Exercise 1: Return verbatim everything in the entries from the line containing "How distant is" down to the last line of the entries.
>> START Source excerpt
# the best cleaning fluid



## wrapper23 (Mar 17, 2009)

I can't use rum, whiskey, everclear and such because I would probably drink them up. And I can't drink for health reasons. I hope you get the point.

DubintheDam mentions CocaCola which I'm considering. He also mentions non-denatured alcohol which I can't find. It's all isopropyl or ethyl in the stores.

So what is the best pipe cleaning fluid I can buy online?


----------



## cp478 (Oct 23, 2008)

wish i knew, good luck!


----------



## bfox (Oct 7, 2009)

How about Bee Pipe Cleaner ? Was going to just ask the same question .
I am new to pipe smoking .
Went to the liquor store today and they can not sell Everclear anymore .
They had airline bottles of Rum so thought I would try that . Would like to try the Coke also .


----------



## Hermit (Aug 5, 2008)

I would think Coke would be sticky and awful.
I'd go with the Bee pipe sweetner if
ya don't wanna be tempted to driink it.


----------



## DubintheDam (Jun 5, 2007)

Wrapper, I know what you mean, I don't like to keep a large bottle of whiskey in the house cause I love the stuff so much a bottle would last me about a week, so I buy those small mini-bottles.

I just placed an order at 4 noggins for these two alternatives, thought I'd give them both a try, they seem to get very good reviews.

DENICLEAN TOBACCO PIPE LIQUID CLEANER - eBay (item 220421311553 end time Oct-21-09 18:54:41 PDT)

ARANGO PIPE SPRAY - eBay (item 220357540016 end time Nov-03-09 15:11:38 PST)


----------



## wharfrathoss (Dec 27, 2006)

i just use isopropyl (rubbing) alcohol. i don't drink either & don't keep alcohol in the house.


----------



## Mitch (Oct 2, 2009)

Just buy one shot of alcohol to clean your pipe. You can get the size at the liquor store.


----------



## bfox (Oct 7, 2009)

I bought a tiny bottle at the liquor store .
Told the guy what I wanted it for .
Picked up a bottle of Captain Morgans spiced Rum for $2 he said put it back take Trader Vicks it will do the same thing for $1 !

Only just tried it so far so good .
And I like the suggestion from someone about cleaning the stem with a Mr. Clean amazing sponge .


----------



## Mister Moo (Sep 8, 2005)

91% rubbing (isopropyl) alcohol does fine.


----------



## seedubs1 (Dec 9, 2008)

I like the brebbia stuff.


----------



## Mad Hatter (Apr 8, 2007)

Hermit said:


> I would think Coke would be sticky and awful.
> I'd go with the Bee pipe sweetner if
> ya don't wanna be tempted to driink it.





wharfrathoss said:


> i just use isopropyl (rubbing) alcohol. i don't drink either & don't keep alcohol in the house.


Me too


----------



## MarkC (Jul 4, 2009)
>> END Source excerpt
>> START Input records
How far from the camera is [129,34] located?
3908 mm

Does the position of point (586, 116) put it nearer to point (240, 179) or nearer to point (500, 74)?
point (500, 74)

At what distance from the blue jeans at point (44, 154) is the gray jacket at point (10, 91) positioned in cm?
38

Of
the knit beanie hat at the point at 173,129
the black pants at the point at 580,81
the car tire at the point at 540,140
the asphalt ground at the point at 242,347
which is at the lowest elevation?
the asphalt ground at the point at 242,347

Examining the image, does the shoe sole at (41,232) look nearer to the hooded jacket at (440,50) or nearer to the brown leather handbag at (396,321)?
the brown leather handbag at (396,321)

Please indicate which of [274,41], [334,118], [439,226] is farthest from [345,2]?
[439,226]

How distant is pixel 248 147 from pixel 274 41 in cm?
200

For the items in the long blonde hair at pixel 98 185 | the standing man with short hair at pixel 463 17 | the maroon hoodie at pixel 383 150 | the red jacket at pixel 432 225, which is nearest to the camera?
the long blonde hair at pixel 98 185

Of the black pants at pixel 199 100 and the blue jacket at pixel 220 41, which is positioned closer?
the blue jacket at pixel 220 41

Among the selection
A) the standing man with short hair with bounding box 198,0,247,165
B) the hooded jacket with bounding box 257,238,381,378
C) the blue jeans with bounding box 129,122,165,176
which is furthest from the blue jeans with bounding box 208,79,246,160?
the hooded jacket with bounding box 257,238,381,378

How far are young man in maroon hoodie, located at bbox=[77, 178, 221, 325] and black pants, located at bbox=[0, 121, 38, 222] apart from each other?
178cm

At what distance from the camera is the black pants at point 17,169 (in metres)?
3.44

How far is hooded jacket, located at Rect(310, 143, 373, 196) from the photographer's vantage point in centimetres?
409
>> END Input records
Exercise 2: In the pipe-cleaning thread, what strength of rubbing alcohol does Mister Moo say does fine?

Complete answer 1:
How distant is pixel 248 147 from pixel 274 41 in cm?
200

For the items in the long blonde hair at pixel 98 185 | the standing man with short hair at pixel 463 17 | the maroon hoodie at pixel 383 150 | the red jacket at pixel 432 225, which is nearest to the camera?
the long blonde hair at pixel 98 185

Of the black pants at pixel 199 100 and the blue jacket at pixel 220 41, which is positioned closer?
the blue jacket at pixel 220 41

Among the selection
A) the standing man with short hair with bounding box 198,0,247,165
B) the hooded jacket with bounding box 257,238,381,378
C) the blue jeans with bounding box 129,122,165,176
which is furthest from the blue jeans with bounding box 208,79,246,160?
the hooded jacket with bounding box 257,238,381,378

How far are young man in maroon hoodie, located at bbox=[77, 178, 221, 325] and black pants, located at bbox=[0, 121, 38, 222] apart from each other?
178cm

At what distance from the camera is the black pants at point 17,169 (in metres)?
3.44

How far is hooded jacket, located at Rect(310, 143, 373, 196) from the photographer's vantage point in centimetres?
409

Complete answer 2: 91% rubbing (isopropyl) alcohol.